■ EXERCISE DESCRIPTION: Beginning with the line that holds "VonZipper - Mens Twill Dogs Walkshorts", copy each line to the end of the records exactly, except the pictures.

■ Short descriptive text snippets:
Segment Open
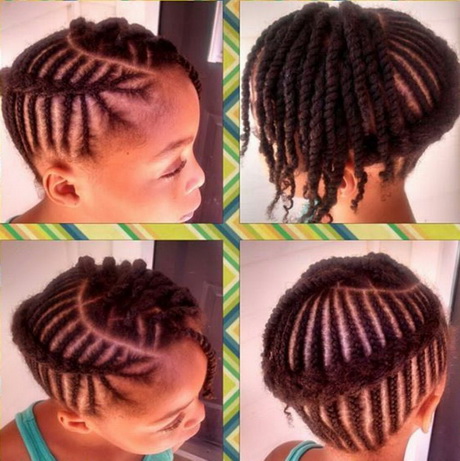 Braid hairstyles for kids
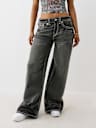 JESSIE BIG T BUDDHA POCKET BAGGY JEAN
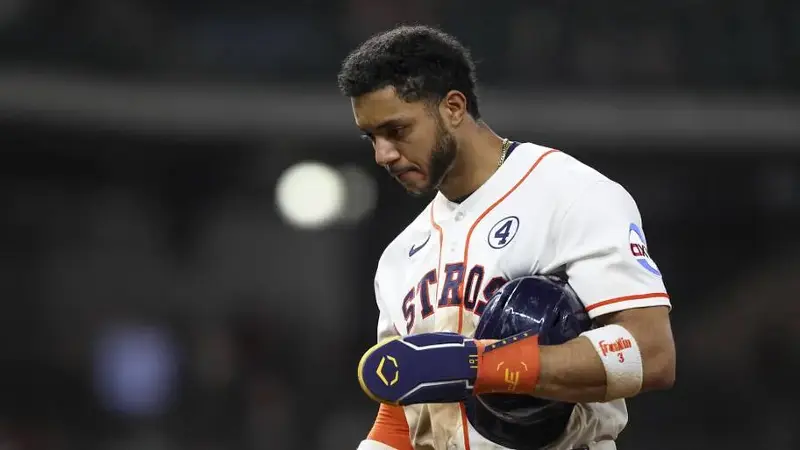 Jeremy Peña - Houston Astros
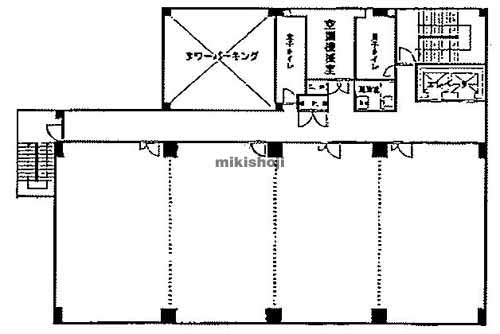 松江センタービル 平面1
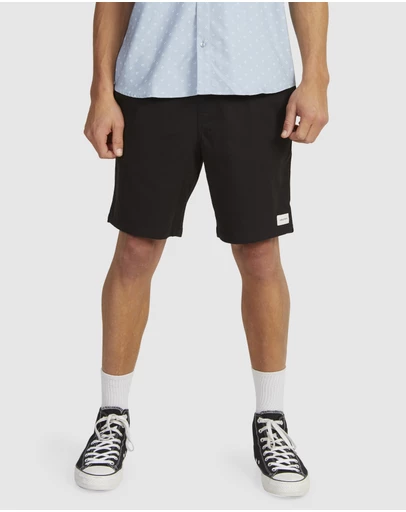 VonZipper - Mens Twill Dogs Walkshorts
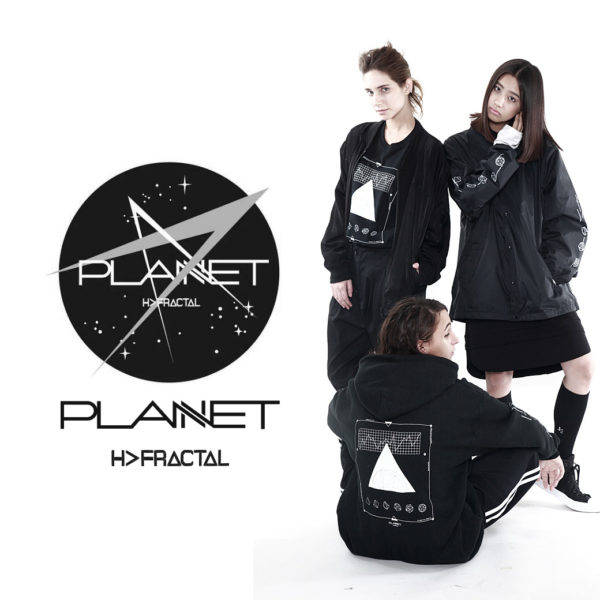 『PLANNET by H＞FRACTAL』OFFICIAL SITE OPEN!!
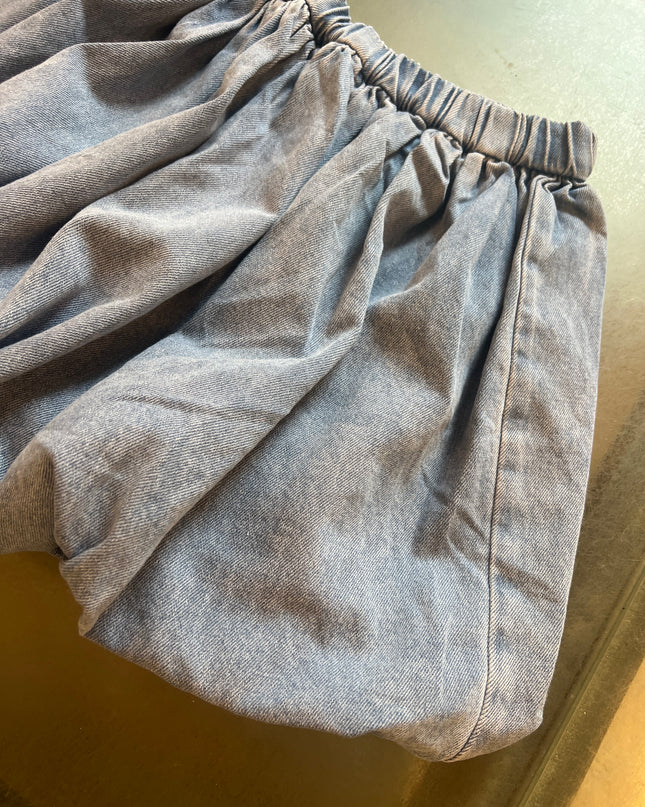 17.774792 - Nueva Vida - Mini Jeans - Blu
Segment Closed
■ ANSWER SPACE:
 VonZipper - Mens Twill Dogs Walkshorts
 『PLANNET by H＞FRACTAL』OFFICIAL SITE OPEN!!
 17.774792 - Nueva Vida - Mini Jeans - Blu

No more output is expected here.